The answer must reproduce the listing exactly, with every picture left out.

##### Records for the exercise

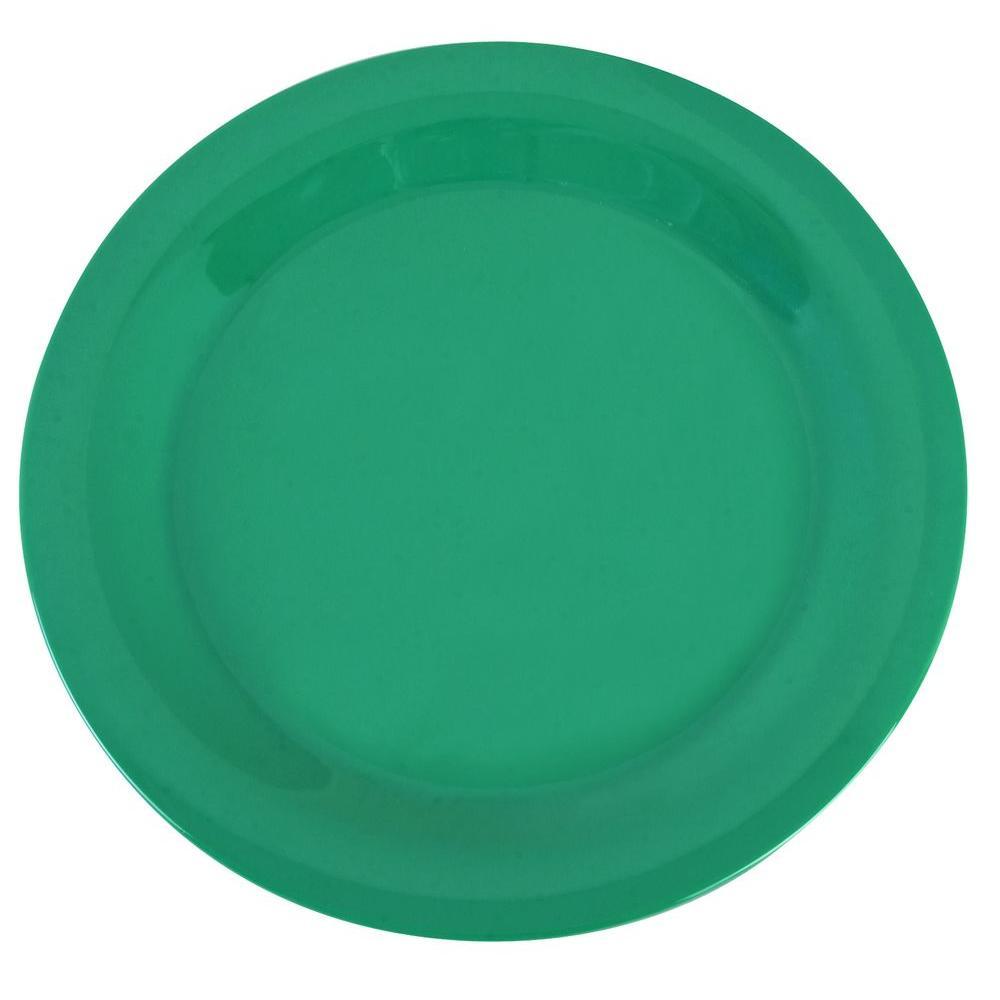 9 in. Diameter Wide Rim Melamine Dinner Plate in Meadow Green (Case of 24)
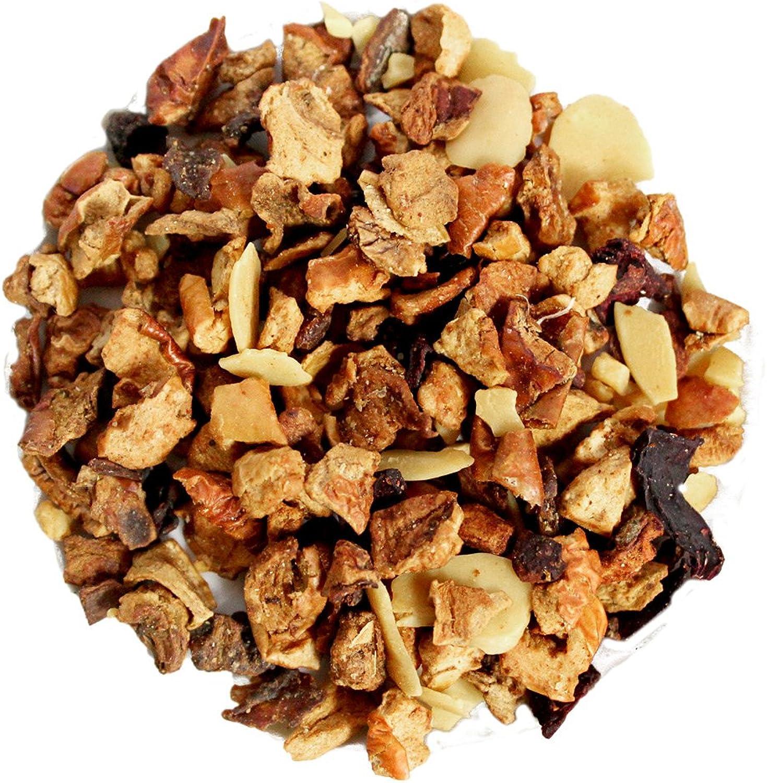 Capital Teas Premium Roasted Almond Tea, 16 Ounce -Fruity Herbal Tea, Loose Leaf, Decaf, Vitamin C, Predein Rich
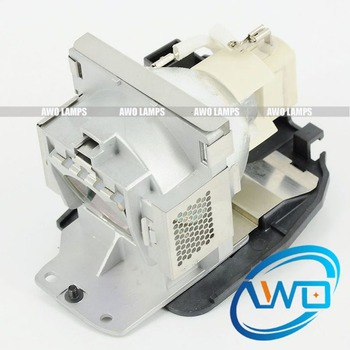 100% Original Projector Lamp 5J.07E01.001 with Module for BENQ Projectors MP771 P-VIP 280watts 2000hours 150 Day Warranty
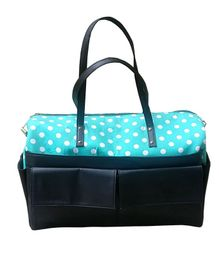 Strut Diaper Bag Polka Dot Print - Navy Blue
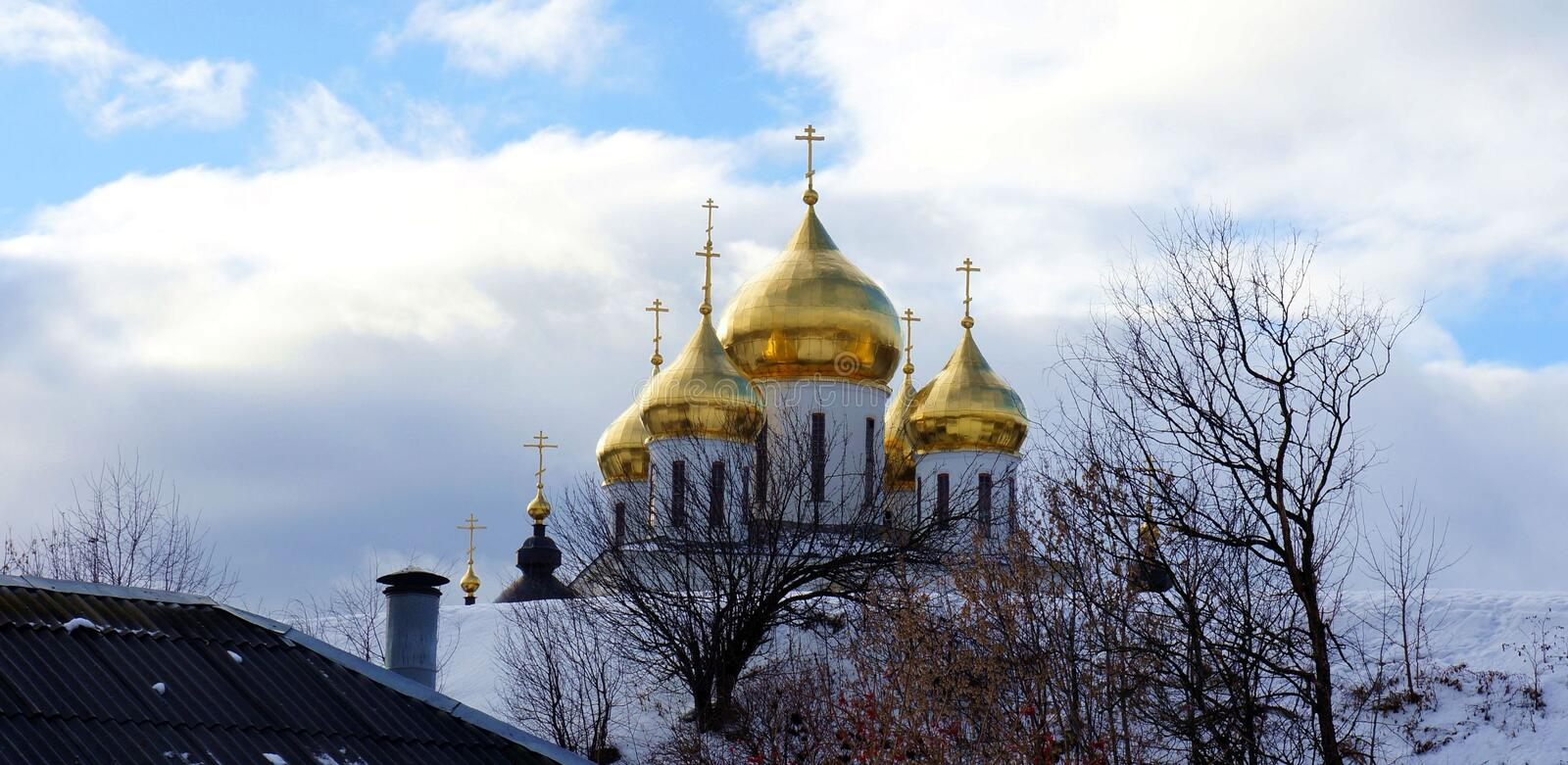 Cathedral in the town fortress in Dmitrov royalty free stock images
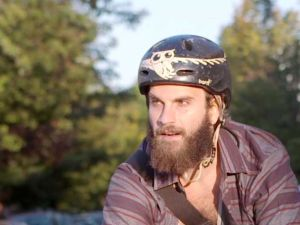 Ben Sinclair in High Maintenance. (Vimeo)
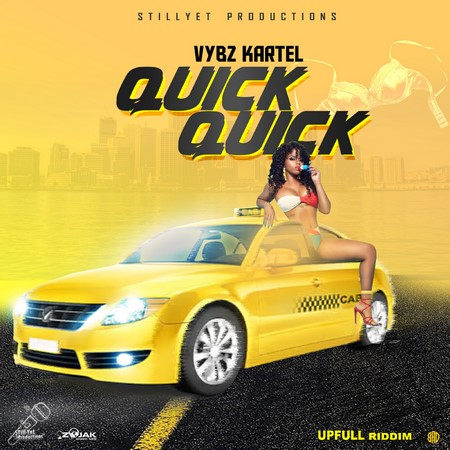 Vybz-Kartel-Quick-Quick-Quick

##########

**Answer space**
 9 in. Diameter Wide Rim Melamine Dinner Plate in Meadow Green (Case of 24)
 Capital Teas Premium Roasted Almond Tea, 16 Ounce -Fruity Herbal Tea, Loose Leaf, Decaf, Vitamin C, Predein Rich
 100% Original Projector Lamp 5J.07E01.001 with Module for BENQ Projectors MP771 P-VIP 280watts 2000hours 150 Day Warranty
 Strut Diaper Bag Polka Dot Print - Navy Blue
 Cathedral in the town fortress in Dmitrov royalty free stock images
 Ben Sinclair in High Maintenance. (Vimeo)
 Vybz-Kartel-Quick-Quick-Quick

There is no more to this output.